Social-aware mobile system optimization based on machine learning
Future mobile systems will not only offer data throughput hundreds of times higher than 4G/5G systems can provide, but will also demand strict data security. This requires radical new techniques which will better integrate the needs of the end-user into the system design.
In this PhD research, we will be investigating emerging research topic to exploit users’ social trust information in forming secure and robust mobile networks. Including the social trust makes the networks design much more complicated, which would again make traditional approaches either difficult to find the optimum scheme or complicated to implement.
To progress, we will investigate machine learning methods particularly the reinforcement learning to obtain new data transmission schemes to satisfy users’ QoS requirements in trust-aware networks.
Entry requirements Applicants should have, or expect to achieve, at least a 2:1 Honours degree (or equivalent) in electronic engineering, computer engineering, computer science or related areas.

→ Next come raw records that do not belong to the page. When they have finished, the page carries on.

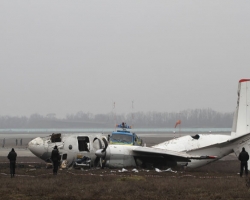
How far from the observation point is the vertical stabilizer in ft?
88.5

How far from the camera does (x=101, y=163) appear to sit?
2539 cm

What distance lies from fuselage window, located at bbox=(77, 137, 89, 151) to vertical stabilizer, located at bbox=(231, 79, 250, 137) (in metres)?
8.88

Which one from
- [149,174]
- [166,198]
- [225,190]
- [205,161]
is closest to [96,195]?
[166,198]

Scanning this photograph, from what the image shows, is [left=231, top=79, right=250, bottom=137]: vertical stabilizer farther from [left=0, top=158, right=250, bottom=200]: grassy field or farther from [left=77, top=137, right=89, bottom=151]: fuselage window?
[left=0, top=158, right=250, bottom=200]: grassy field

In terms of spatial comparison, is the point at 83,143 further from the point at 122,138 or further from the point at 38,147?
the point at 122,138

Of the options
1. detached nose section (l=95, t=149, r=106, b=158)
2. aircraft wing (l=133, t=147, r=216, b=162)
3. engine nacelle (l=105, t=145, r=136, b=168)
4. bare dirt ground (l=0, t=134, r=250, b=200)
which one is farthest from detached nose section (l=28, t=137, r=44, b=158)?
bare dirt ground (l=0, t=134, r=250, b=200)

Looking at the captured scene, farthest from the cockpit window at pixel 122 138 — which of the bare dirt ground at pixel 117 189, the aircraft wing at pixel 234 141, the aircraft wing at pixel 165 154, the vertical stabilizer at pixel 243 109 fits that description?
the bare dirt ground at pixel 117 189

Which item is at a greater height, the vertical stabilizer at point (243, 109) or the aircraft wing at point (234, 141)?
the vertical stabilizer at point (243, 109)

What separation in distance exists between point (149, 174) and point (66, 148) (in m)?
5.55

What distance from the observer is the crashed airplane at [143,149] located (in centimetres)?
2520

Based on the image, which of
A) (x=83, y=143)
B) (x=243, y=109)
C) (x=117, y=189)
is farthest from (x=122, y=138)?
(x=117, y=189)

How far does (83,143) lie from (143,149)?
3545mm

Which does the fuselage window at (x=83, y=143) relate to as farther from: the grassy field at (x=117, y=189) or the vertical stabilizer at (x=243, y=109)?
the vertical stabilizer at (x=243, y=109)

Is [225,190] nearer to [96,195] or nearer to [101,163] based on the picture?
[96,195]
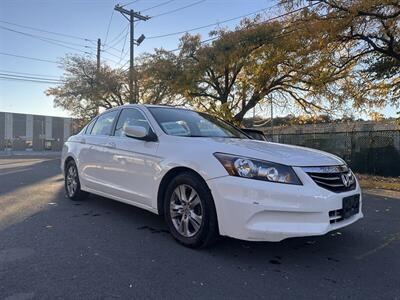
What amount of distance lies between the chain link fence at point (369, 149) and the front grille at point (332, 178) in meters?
11.3

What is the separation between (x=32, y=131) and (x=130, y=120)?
58316 millimetres

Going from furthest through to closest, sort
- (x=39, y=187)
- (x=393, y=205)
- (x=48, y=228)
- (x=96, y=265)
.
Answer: (x=39, y=187)
(x=393, y=205)
(x=48, y=228)
(x=96, y=265)

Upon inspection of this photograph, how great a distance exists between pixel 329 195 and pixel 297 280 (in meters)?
0.87

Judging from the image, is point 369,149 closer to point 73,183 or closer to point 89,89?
point 73,183

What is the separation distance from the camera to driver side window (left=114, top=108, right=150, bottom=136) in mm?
5074

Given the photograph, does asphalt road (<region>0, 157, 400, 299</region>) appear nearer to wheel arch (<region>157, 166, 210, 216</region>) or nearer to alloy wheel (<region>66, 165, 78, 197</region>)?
wheel arch (<region>157, 166, 210, 216</region>)

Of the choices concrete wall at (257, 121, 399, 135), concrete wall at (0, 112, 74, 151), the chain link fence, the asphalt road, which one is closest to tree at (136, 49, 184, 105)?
concrete wall at (257, 121, 399, 135)

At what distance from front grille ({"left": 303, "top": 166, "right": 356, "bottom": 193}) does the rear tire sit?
4.18m

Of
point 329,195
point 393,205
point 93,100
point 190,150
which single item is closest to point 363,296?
point 329,195

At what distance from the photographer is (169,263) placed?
3.71m

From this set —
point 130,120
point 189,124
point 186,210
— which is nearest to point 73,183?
point 130,120

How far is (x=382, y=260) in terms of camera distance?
395 centimetres

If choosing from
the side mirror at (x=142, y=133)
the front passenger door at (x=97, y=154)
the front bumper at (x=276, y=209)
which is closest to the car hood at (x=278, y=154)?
the front bumper at (x=276, y=209)

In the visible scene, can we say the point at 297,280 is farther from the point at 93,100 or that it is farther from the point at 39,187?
the point at 93,100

A relevant Master's degree and / or experience in one or more of the following will be an advantage:
electronic engineering, computer engineering, computer science
All students must also meet the minimum English Language requirements: https://www.lboro.ac.uk/international/apply/english-language-requirements/
How to apply All applications are made online, please select the school/department name under the programme name section and include the quote reference number YGUF2019 - https://www.lboro.ac.uk/study/postgraduate/apply/research-applications/
This is an open call for candidates who are sponsored or who have their own funding. If you do not have funding, you may still apply, however Institutional funding is not guaranteed. Outstanding candidates (UK/EU/International) without funding will be considered for funding opportunities which may become available in the School.